** START DOCUMENT SEGMENT **

Monitoring Upload Progress

For large files, you might want to provide progress feedback:

import mechanicalsoup
import os
from tqdm import tqdm

class ProgressUploader:
    def __init__(self):
        self.browser = mechanicalsoup.StatefulBrowser()

    def upload_with_progress(self, upload_url, file_path):
        """Upload file with progress monitoring"""
        file_size = os.path.getsize(file_path)
        filename = os.path.basename(file_path)

        print(f"Uploading {filename} ({file_size:,} bytes)")

        self.browser.open(upload_url)
        form = self.browser.select_form()

        # Create progress bar
        with tqdm(total=file_size, unit='B', unit_scale=True, desc=filename) as pbar:
            # Note: MechanicalSoup doesn't provide built-in progress callbacks
            # This is a simplified example - real progress tracking would require
            # custom request handling or switching to requests with custom adapters

            with open(file_path, 'rb') as file:
                self.browser['file'] = file
                pbar.update(file_size)  # Simplified - shows completion
                response = self.browser.submit_selected()

        return response

# For actual progress tracking during upload, consider using requests directly:
import requests
from requests_toolbelt.multipart.encoder import MultipartEncoder, MultipartEncoderMonitor

def upload_with_real_progress(upload_url, file_path):
    """Upload with real-time progress using requests"""

    def progress_callback(monitor):
        progress = (monitor.bytes_read / monitor.len) * 100
        print(f"\rProgress: {progress:.1f}%", end='', flush=True)

    with open(file_path, 'rb') as file:
        encoder = MultipartEncoder(
            fields={'file': (os.path.basename(file_path), file, 'application/octet-stream')}
        )

        monitor = MultipartEncoderMonitor(encoder, progress_callback)

        response = requests.post(
            upload_url,
            data=monitor,
            headers={'Content-Type': monitor.content_type}
        )

    print(f"\nUpload completed with status: {response.status_code}")
    return response

Best Practices for File Uploads

1. Always Use Context Managers

# Good: Using context manager
with open(file_path, 'rb') as file:
    browser['file'] = file
    response = browser.submit_selected()

# Avoid: Leaving files open
browser['file'] = open(file_path, 'rb')  # File might not be closed properly

2. Validate Files Before Upload

import mimetypes

def validate_file(file_path, allowed_types=None, max_size_mb=10):
    """Validate file before upload"""
    if not os.path.exists(file_path):
        return False, "File does not exist"

    # Check file size
    size_mb = os.path.getsize(file_path) / (1024 * 1024)
    if size_mb > max_size_mb:
        return False, f"File too large: {size_mb:.1f}MB (max: {max_size_mb}MB)"

    # Check file type
    if allowed_types:
        mime_type, _ = mimetypes.guess_type(file_path)
        if mime_type not in allowed_types:
            return False, f"File type not allowed: {mime_type}"

    return True, "File is valid"

# Usage
allowed_types = ['image/jpeg', 'image/png', 'application/pdf']
is_valid, message = validate_file('/path/to/file.jpg', allowed_types)

** END DOCUMENT SEGMENT **
** START GIVEN MATERIAL **

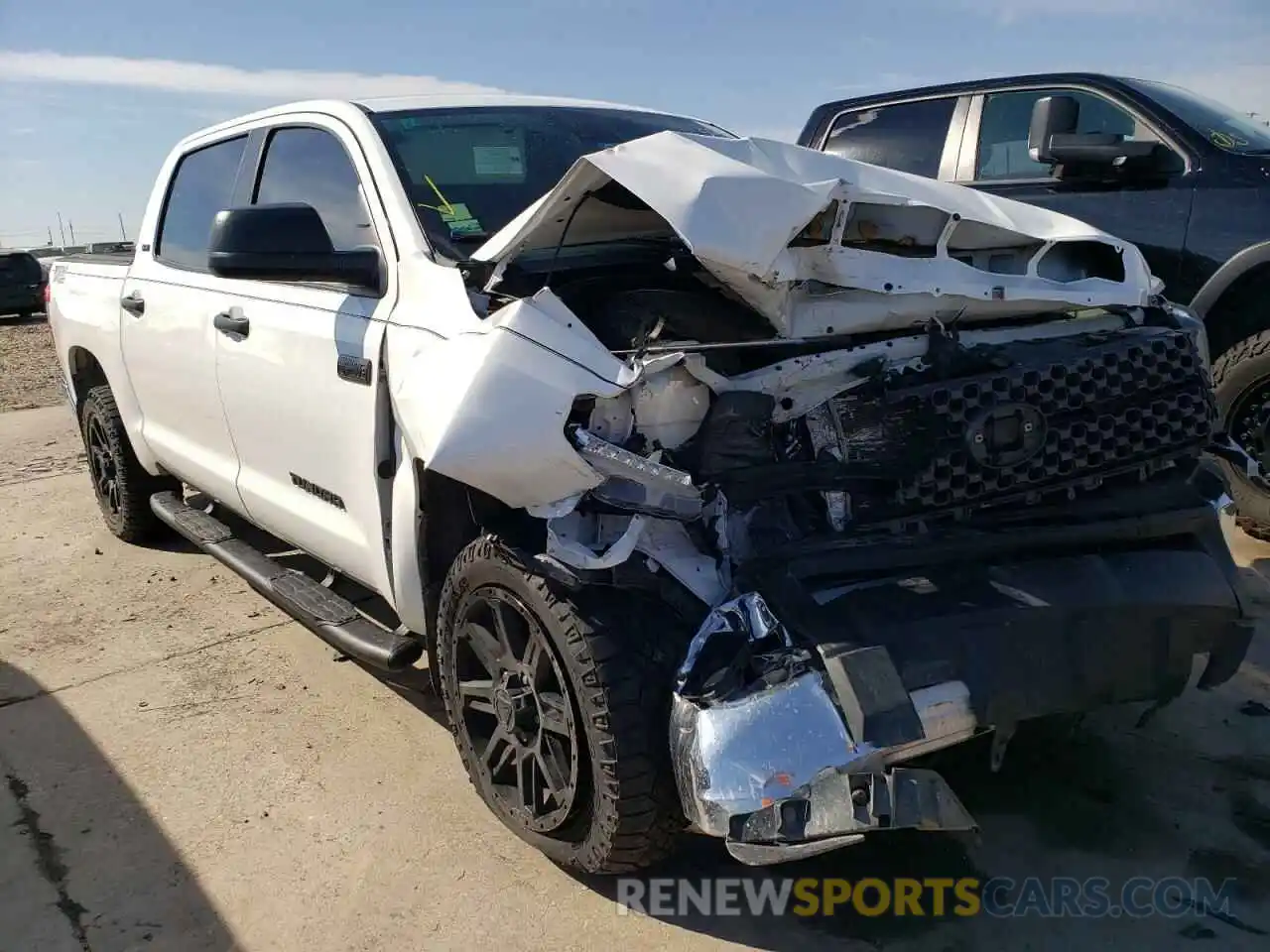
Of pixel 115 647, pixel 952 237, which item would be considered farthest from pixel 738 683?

** END GIVEN MATERIAL **

• [AIM OF THE EXERCISE]
Resume the guide on uploading files with MechanicalSoup from the point where it ends. The lines above have no role in this exercise.

• [RESPONSE]
if is_valid:
    # Proceed with upload
    pass
else:
    print(f"Validation failed: {message}")

3. Handle Network Issues

import time
import random

def upload_with_retry(browser, file_path, max_retries=3):
    """Upload with retry logic for network issues"""
    for attempt in range(max_retries):
        try:
            with open(file_path, 'rb') as file:
                browser['file'] = file
                response = browser.submit_selected()

                if response.status_code in [200, 201]:
                    return response
                else:
                    raise Exception(f"HTTP {response.status_code}")

        except Exception as e:
            if attempt < max_retries - 1:
                wait_time = (2 ** attempt) + random.uniform(0, 1)
                print(f"Attempt {attempt + 1} failed: {e}. Retrying in {wait_time:.1f}s...")
                time.sleep(wait_time)
            else:
                print(f"All {max_retries} attempts failed: {e}")
                raise

    return None

Comparison with Other Tools

While MechanicalSoup excels at handling forms and file uploads, other tools might be better suited for specific scenarios:

  • For JavaScript-heavy upload interfaces: Consider using browser automation tools that can handle dynamic content
  • For REST API uploads: Use requests library directly with multipart encoding
  • For large file uploads: Consider streaming uploads with progress tracking using requests and requests-toolbelt

Troubleshooting Common Issues

Issue 1: Form Not Found

# Check if forms exist
forms = browser.page.find_all('form')
print(f"Found {len(forms)} forms on the page")

for i, form in enumerate(forms):
    print(f"Form {i}: {form.get('action', 'No action')} - {form.get('method', 'GET')}")
    file_inputs = form.find_all('input', {'type': 'file'})
    print(f"  File inputs: {len(file_inputs)}")

Issue 2: Wrong Field Name

# Find all file input fields
file_inputs = browser.page.find_all('input', {'type': 'file'})
for inp in file_inputs:
    print(f"Field name: {inp.get('name')}, ID: {inp.get('id')}")

Issue 3: File Size Limits

Always check the form for hidden fields that might indicate size limits:

# Check for hidden size limit fields
hidden_inputs = browser.page.find_all('input', {'type': 'hidden'})
for inp in hidden_inputs:
    name = inp.get('name', '')
    if 'size' in name.lower() or 'max' in name.lower():
        print(f"Size limit field: {name} = {inp.get('value')}")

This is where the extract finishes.